Es ist ein politisches Erdbeben, das am Donnerstag in Warschau ausgelöst wurde. Der Entscheid des polnischen Verfassungsgerichts, dass polnisches Recht in Teilen Vorrang vor EU-Recht hat, sägt an einem entscheidenden Pfeiler der Europäischen Union. Die 27 Mitgliedstaaten verstehen sich als eine Rechtsgemeinschaft mit gemeinsamen Verträgen und dem Europäischen Gerichtshof in Luxemburg, der über die Einhaltung dieser Verträge urteilt.
Ein Grundprinzip: EU-Recht steht über nationalem Recht, und zwar auch dann, wenn es Konflikte zwischen den EU-Verträgen und einer nationalen Verfassung gibt. Wenn die EU als rechtliches und supranationales Gebilde funktionieren soll, braucht es einen Grundkonsens über den Vorrang des EU-Rechts.
Das ist das Fundament der EU. Es kam auch schon vor, dass Verfassungsgerichte anderer Mitgliedstaaten diesen Vorrang bei einzelnen Urteilen infrage gestellt haben. Das neuste Urteil aus Polen, das noch nicht in Kraft ist, ist anders zu werten. Es handelt sich nicht nur um ein juristisches, sondern auch um ein politisches Urteil eines Verfassungsgerichts, das als nicht unabhängig von der Regierung gilt.
Juristische Verfahren lösen zu wenig Druck aus
Brüssel und Warschau stehen schon seit längerer Zeit im Konflikt. Unter anderem wegen der umstrittenen polnischen Justizreform hat die EU-Kommission mehrere Vertragsverletzungsverfahren eröffnet. Auch ein sogenanntes Artikel-7-Verfahren läuft gegen Polen. Sollte dieses Verfahren weiter gehen, könnte Polen das Stimmrecht im Europäischen Rat entzogen werden. Es gilt allerdings als unwahrscheinlich, dass es so weit kommen wird. Die Machtzentrale in Warschau zeigt sich bis jetzt von diesen rechtlichen Verfahren unbeeindruckt.
Finanzielle Sanktionen wären schmerzhaft für Polen
Ein Umdenken wird es bei der nationalkonservativen Regierung erst dann geben, wenn die Gelder aus Brüssel nicht mehr nach Warschau fliessen. Kaum ein anderer EU-Mitgliedstaat profitiert so stark von den EU-Geldern wie Polen.
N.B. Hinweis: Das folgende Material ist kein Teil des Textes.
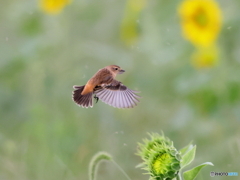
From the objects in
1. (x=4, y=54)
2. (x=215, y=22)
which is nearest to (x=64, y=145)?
(x=4, y=54)

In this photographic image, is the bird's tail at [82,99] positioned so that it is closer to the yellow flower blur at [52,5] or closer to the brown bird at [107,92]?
the brown bird at [107,92]

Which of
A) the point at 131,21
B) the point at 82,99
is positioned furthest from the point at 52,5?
the point at 82,99

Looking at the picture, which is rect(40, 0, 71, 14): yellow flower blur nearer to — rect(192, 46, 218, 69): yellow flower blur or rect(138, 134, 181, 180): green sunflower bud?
rect(192, 46, 218, 69): yellow flower blur

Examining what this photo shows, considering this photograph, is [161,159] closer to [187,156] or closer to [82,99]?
[187,156]

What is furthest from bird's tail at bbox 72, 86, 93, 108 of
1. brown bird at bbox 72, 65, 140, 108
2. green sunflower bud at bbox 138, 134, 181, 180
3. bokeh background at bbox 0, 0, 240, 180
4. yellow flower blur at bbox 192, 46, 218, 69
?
yellow flower blur at bbox 192, 46, 218, 69

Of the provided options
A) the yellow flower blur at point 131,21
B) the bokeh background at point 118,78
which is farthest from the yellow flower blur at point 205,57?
the yellow flower blur at point 131,21

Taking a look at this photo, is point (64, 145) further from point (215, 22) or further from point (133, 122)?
point (215, 22)

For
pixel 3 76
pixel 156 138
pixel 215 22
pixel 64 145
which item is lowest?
pixel 156 138
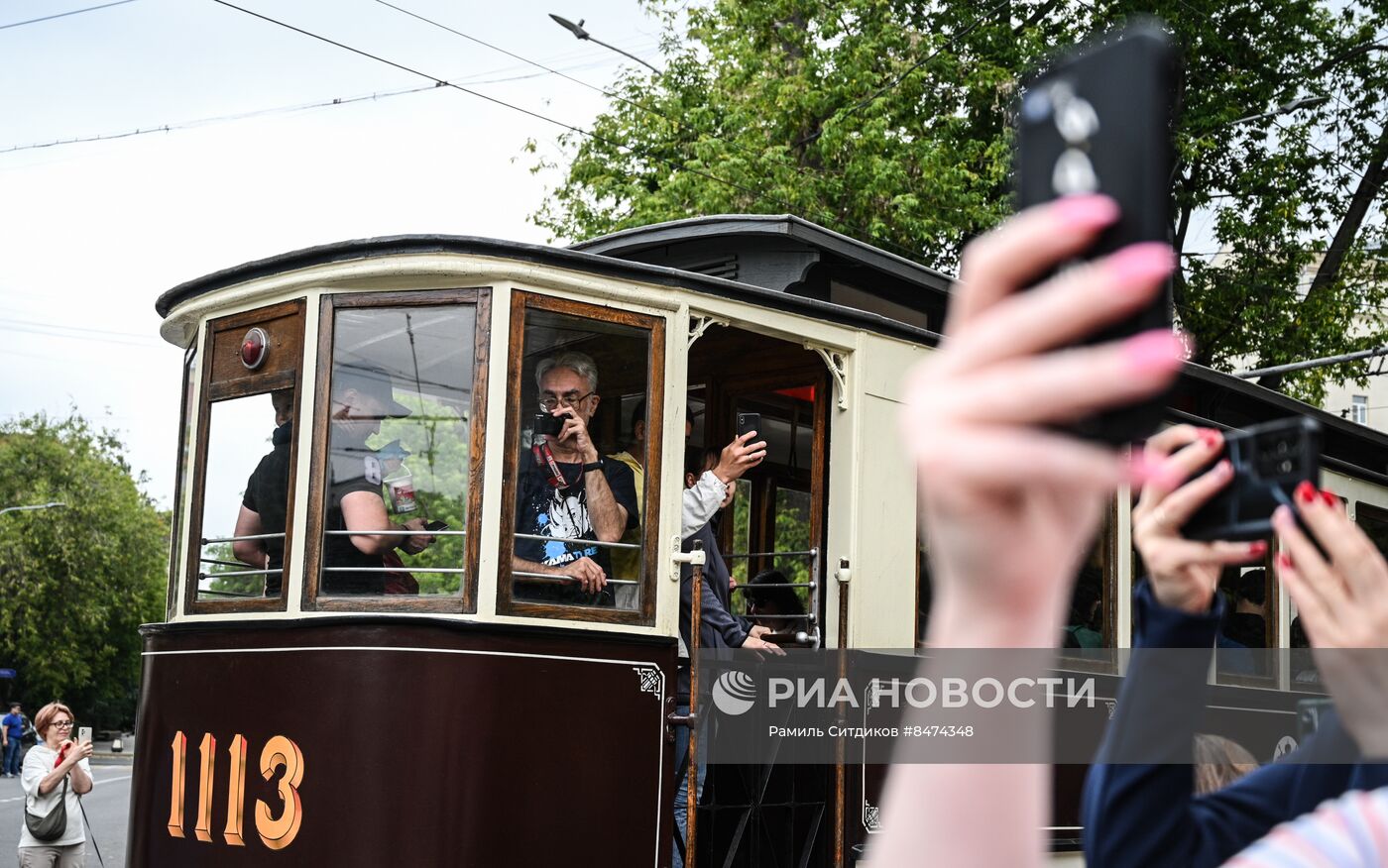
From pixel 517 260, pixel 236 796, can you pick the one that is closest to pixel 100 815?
pixel 236 796

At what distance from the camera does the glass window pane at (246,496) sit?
585cm

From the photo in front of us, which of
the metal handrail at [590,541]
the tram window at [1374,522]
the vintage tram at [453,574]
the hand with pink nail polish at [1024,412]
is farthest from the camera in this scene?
the tram window at [1374,522]

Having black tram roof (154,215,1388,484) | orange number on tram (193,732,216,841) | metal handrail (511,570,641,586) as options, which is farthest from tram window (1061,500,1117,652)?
orange number on tram (193,732,216,841)

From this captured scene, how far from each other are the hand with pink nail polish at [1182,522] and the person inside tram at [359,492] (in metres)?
4.52

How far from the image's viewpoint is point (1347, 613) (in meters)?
1.20

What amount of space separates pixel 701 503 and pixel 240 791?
7.02 ft

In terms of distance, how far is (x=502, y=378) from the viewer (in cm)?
556

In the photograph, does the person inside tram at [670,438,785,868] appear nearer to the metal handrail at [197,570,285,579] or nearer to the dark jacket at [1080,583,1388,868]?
the metal handrail at [197,570,285,579]

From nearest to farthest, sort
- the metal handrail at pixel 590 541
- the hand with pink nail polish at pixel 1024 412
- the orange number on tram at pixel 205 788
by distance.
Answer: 1. the hand with pink nail polish at pixel 1024 412
2. the metal handrail at pixel 590 541
3. the orange number on tram at pixel 205 788

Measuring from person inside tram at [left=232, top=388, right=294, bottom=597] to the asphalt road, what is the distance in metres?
3.28

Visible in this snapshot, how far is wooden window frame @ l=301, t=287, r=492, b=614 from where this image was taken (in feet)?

Zu den regulären Geldern sollten noch weitere 58 Milliarden Euro aus dem Corona-Wiederaufbauplan nach Warschau überwiesen werden. Diese Gelder hält die EU-Kommission zurzeit zurück – wegen Rechtsstaatlichkeitsproblemen in Polen.
Die Behörde in Brüssel sendet damit ein unmissverständliches Signal in den Osten der Union. Noch mutiger könnte die EU-Kommission gegenüber Polen auftreten, wenn sie den neugeschaffenen Rechtsstaatsmechanismus, der in Verbindung mit den Geldern des EU-Budgets steht, einsetzen würde. Nach starkem Druck aus dem EU-Parlament kündigte Ursula von der Leyen für diesen Herbst eine Reaktion an. Nach dem heutigen Urteil aus Warschau kommt diese Reaktion wahrscheinlich schneller als gedacht.
Es liegt nach diesem denkwürdigen Urteil aus Warschau aber auch an den Staats- und Regierungschefs- und Chefinnen, zu handeln. Sie können die weiteren Schritte beim Artikel-7-Verfahren beschleunigen. Und sie müssen die polnische Regierung auffordern, zur Rolle Polens innerhalb der EU klar Stellung zu beziehen.